> _What is required_
Please return the lines in the items below unchanged, starting at the line with "By how much" and going up to and including the line with "355 centimetres".

========

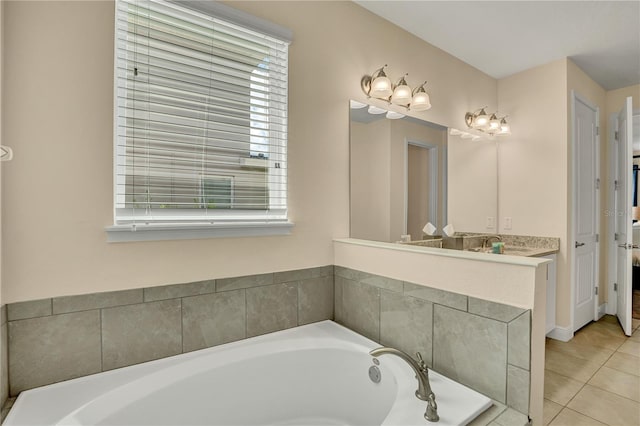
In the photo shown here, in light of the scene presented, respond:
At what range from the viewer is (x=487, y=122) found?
313 centimetres

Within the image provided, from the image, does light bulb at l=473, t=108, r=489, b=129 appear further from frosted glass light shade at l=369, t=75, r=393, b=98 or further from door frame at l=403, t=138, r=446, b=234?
frosted glass light shade at l=369, t=75, r=393, b=98

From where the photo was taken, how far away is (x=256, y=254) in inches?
71.1

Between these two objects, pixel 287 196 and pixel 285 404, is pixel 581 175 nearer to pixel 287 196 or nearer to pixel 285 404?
pixel 287 196

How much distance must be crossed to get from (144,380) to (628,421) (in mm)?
2632

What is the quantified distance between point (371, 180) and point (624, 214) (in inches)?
109

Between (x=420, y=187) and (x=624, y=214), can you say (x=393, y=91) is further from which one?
(x=624, y=214)

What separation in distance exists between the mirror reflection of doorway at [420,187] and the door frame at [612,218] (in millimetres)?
2403

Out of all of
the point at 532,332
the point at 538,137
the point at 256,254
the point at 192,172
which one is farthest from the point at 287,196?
the point at 538,137

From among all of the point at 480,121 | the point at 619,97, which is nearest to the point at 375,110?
the point at 480,121

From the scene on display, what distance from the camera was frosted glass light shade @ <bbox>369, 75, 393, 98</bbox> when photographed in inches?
86.7

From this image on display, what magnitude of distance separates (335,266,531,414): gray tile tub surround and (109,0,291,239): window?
717 millimetres

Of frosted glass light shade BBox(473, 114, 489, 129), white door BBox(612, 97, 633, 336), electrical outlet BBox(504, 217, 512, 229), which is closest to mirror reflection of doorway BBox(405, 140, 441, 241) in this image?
frosted glass light shade BBox(473, 114, 489, 129)

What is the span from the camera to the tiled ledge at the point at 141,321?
1.27 m

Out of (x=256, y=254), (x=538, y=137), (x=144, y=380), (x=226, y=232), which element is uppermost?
(x=538, y=137)
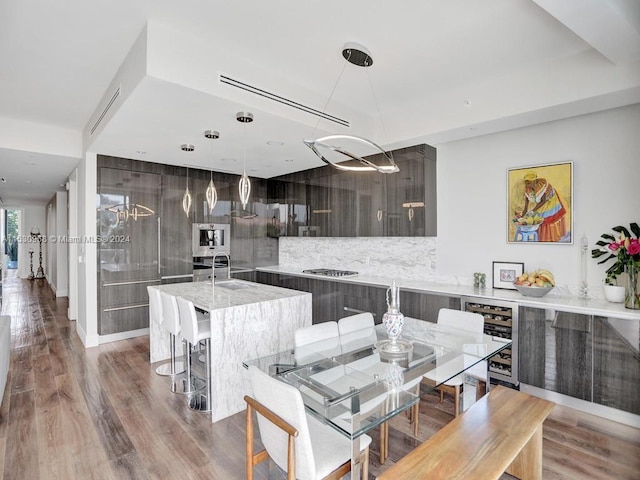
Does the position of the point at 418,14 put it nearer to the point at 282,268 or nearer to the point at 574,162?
the point at 574,162

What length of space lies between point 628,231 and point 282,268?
15.3ft

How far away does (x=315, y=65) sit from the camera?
2.88 m

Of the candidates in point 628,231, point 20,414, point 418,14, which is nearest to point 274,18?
point 418,14

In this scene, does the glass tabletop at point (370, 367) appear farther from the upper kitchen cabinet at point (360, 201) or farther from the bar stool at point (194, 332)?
the upper kitchen cabinet at point (360, 201)

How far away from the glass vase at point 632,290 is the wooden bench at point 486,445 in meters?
1.34

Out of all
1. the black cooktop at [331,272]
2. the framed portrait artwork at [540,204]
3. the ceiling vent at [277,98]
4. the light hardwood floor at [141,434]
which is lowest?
the light hardwood floor at [141,434]

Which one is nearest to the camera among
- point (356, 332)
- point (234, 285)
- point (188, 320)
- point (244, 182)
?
point (356, 332)

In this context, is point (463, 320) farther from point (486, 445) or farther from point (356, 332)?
point (486, 445)

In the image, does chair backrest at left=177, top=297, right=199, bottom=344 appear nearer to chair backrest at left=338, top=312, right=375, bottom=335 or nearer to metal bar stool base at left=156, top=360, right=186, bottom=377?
metal bar stool base at left=156, top=360, right=186, bottom=377

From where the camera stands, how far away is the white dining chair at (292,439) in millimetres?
1468

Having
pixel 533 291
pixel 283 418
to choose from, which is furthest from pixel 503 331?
pixel 283 418

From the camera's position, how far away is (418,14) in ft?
7.43

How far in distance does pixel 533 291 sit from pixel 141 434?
356cm

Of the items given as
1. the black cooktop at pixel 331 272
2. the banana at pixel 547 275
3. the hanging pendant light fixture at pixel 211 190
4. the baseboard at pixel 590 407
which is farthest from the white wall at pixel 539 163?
the hanging pendant light fixture at pixel 211 190
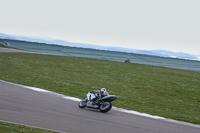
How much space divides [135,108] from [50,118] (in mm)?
7797

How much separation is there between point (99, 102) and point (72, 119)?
11.3 ft

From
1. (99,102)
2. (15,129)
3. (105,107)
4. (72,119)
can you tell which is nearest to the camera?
(15,129)

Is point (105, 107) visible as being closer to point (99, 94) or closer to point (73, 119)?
point (99, 94)

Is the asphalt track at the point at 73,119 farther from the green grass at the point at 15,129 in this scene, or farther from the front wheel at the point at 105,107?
the green grass at the point at 15,129

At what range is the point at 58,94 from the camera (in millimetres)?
20812

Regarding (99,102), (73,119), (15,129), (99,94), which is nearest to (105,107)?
(99,102)

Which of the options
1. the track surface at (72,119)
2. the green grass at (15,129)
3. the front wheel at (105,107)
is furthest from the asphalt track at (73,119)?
the green grass at (15,129)

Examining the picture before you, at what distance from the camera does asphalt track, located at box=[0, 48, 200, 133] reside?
11.6 meters

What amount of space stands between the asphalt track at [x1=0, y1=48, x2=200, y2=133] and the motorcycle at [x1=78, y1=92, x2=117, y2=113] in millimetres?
363

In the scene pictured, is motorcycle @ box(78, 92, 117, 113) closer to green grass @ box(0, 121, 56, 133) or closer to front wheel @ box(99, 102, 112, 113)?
front wheel @ box(99, 102, 112, 113)

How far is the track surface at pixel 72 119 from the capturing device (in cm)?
1162

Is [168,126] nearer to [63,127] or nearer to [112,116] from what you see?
[112,116]

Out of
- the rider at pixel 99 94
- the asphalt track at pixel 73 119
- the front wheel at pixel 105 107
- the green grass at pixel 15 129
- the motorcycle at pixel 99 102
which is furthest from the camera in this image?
the rider at pixel 99 94

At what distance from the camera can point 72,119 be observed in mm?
12977
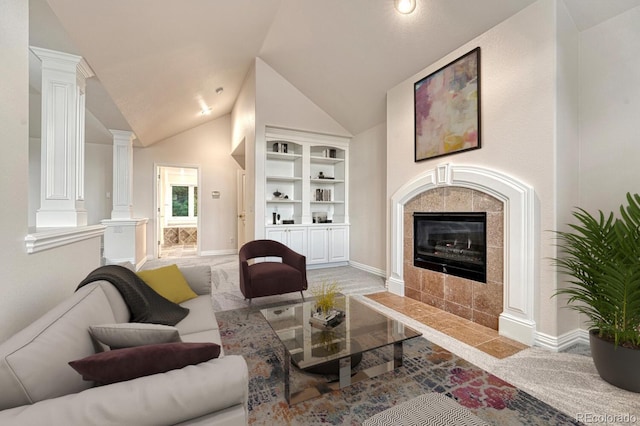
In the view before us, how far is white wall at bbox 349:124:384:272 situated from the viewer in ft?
15.3

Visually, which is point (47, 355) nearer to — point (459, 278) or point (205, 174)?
point (459, 278)

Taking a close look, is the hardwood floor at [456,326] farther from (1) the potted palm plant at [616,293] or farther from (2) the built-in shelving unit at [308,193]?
(2) the built-in shelving unit at [308,193]

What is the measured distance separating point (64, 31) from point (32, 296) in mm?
1988

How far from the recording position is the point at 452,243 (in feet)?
10.2

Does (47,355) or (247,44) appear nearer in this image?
(47,355)

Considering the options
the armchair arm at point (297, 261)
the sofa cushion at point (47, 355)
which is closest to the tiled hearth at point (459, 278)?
the armchair arm at point (297, 261)

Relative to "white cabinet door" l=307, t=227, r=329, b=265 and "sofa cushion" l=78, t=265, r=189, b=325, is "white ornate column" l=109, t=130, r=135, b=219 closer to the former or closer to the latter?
"white cabinet door" l=307, t=227, r=329, b=265

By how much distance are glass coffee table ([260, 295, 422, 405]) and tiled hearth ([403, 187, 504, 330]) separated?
3.87 ft

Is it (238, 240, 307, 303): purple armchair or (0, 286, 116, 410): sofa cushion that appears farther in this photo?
(238, 240, 307, 303): purple armchair

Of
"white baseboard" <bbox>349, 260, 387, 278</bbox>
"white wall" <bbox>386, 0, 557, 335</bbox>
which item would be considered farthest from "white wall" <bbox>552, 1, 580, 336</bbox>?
"white baseboard" <bbox>349, 260, 387, 278</bbox>

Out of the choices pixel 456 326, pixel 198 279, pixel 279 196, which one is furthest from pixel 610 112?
pixel 279 196

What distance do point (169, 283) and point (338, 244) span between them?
355 centimetres

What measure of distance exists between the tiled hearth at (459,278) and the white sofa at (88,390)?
2.50 m

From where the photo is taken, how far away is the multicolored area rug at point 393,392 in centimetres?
150
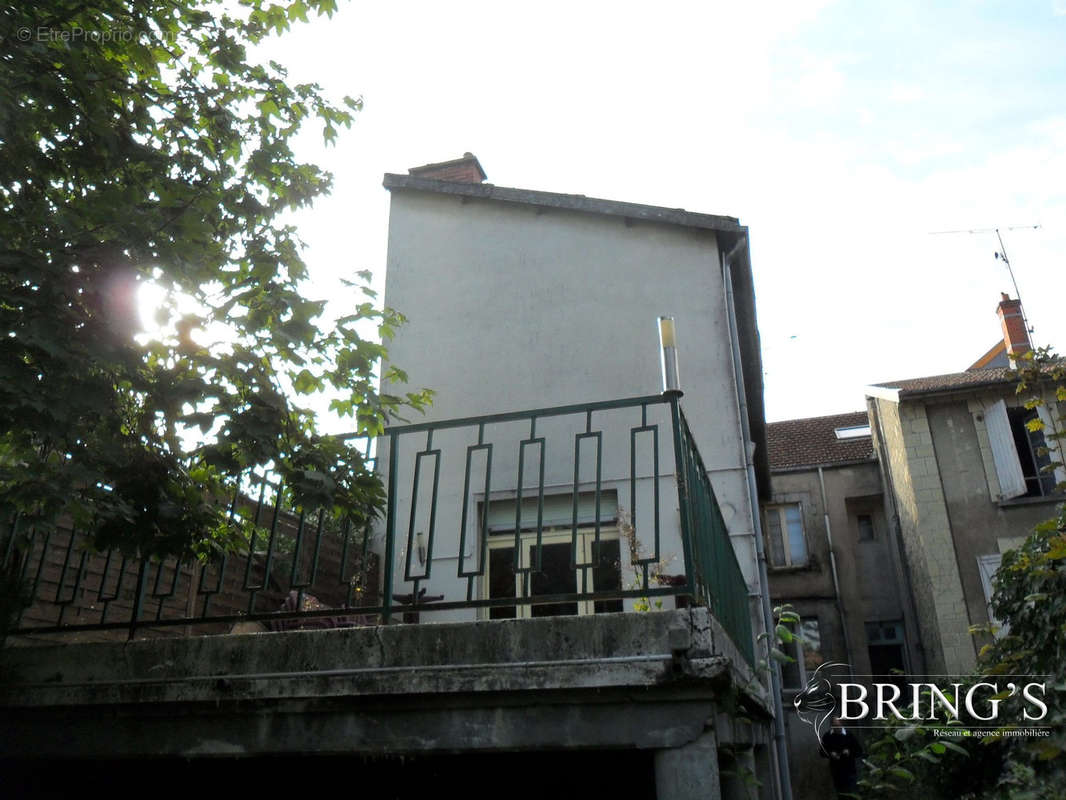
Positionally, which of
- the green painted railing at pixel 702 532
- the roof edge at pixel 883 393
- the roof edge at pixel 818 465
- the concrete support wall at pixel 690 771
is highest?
the roof edge at pixel 883 393

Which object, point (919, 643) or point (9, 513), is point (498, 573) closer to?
point (9, 513)

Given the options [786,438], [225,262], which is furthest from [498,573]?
[786,438]

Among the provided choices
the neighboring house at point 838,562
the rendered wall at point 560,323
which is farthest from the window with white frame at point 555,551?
the neighboring house at point 838,562

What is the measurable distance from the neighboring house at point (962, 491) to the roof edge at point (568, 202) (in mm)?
7229

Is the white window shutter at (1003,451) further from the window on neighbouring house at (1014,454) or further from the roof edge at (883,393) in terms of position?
the roof edge at (883,393)

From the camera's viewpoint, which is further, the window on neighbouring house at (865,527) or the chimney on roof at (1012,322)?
the window on neighbouring house at (865,527)

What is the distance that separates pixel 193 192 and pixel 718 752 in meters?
3.52

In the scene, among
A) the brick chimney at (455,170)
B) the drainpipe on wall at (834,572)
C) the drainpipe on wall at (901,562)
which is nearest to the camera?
the brick chimney at (455,170)

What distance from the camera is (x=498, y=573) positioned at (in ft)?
26.5

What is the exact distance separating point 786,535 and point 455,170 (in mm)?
11229

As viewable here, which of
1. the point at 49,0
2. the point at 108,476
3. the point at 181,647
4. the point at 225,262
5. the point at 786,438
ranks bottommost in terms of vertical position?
the point at 181,647

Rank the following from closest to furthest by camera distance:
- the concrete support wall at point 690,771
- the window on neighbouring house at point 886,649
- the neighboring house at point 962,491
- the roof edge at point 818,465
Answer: the concrete support wall at point 690,771
the neighboring house at point 962,491
the window on neighbouring house at point 886,649
the roof edge at point 818,465

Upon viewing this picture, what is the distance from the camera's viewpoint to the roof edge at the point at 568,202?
30.3 feet

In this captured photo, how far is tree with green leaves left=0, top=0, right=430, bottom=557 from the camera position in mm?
3215
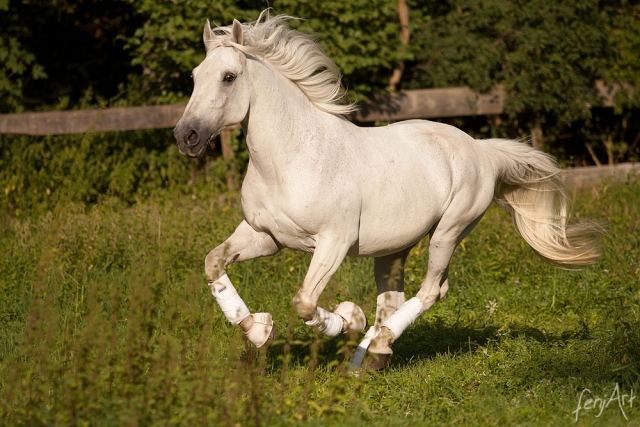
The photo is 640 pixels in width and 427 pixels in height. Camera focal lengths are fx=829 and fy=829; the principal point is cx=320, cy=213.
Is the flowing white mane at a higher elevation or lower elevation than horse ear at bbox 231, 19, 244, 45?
lower

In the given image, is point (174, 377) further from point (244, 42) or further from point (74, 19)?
point (74, 19)

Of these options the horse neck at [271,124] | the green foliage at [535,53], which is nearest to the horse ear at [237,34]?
the horse neck at [271,124]

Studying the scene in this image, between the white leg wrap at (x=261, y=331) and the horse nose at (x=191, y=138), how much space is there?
3.68 ft

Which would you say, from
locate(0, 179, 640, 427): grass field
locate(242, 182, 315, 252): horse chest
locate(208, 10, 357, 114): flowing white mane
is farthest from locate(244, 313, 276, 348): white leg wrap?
locate(208, 10, 357, 114): flowing white mane

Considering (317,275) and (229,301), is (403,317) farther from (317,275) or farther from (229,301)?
(229,301)

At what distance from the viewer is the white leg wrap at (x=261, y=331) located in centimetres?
476

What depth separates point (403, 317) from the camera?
17.0ft

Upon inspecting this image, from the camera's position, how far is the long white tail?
5.92 m

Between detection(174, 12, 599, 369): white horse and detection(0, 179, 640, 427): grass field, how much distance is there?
32 cm

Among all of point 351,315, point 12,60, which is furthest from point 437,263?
point 12,60

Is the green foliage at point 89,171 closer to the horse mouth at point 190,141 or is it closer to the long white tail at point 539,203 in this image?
the long white tail at point 539,203

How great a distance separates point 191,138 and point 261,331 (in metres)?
1.20

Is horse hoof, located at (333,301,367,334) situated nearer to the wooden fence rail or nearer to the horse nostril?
the horse nostril

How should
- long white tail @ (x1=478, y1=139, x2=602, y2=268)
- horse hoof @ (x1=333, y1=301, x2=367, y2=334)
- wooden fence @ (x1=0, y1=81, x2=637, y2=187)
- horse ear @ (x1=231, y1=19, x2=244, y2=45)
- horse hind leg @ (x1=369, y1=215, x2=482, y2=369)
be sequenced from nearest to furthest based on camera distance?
horse ear @ (x1=231, y1=19, x2=244, y2=45), horse hoof @ (x1=333, y1=301, x2=367, y2=334), horse hind leg @ (x1=369, y1=215, x2=482, y2=369), long white tail @ (x1=478, y1=139, x2=602, y2=268), wooden fence @ (x1=0, y1=81, x2=637, y2=187)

========

> _Result of this exercise_
By how much distance are glass coffee table ([260, 295, 422, 405]) and tiled hearth ([403, 187, 504, 330]) separated?
3.87 ft

Is it (238, 240, 307, 303): purple armchair or (0, 286, 116, 410): sofa cushion that appears farther in this photo?
(238, 240, 307, 303): purple armchair

Of
"white baseboard" <bbox>349, 260, 387, 278</bbox>
"white wall" <bbox>386, 0, 557, 335</bbox>
which item would be considered farthest from "white wall" <bbox>552, 1, 580, 336</bbox>?
"white baseboard" <bbox>349, 260, 387, 278</bbox>

Out of the choices pixel 456 326, pixel 198 279, pixel 279 196, which one is furthest from pixel 610 112?
pixel 279 196

What distance do point (169, 283) and point (338, 244) span between them?
355 centimetres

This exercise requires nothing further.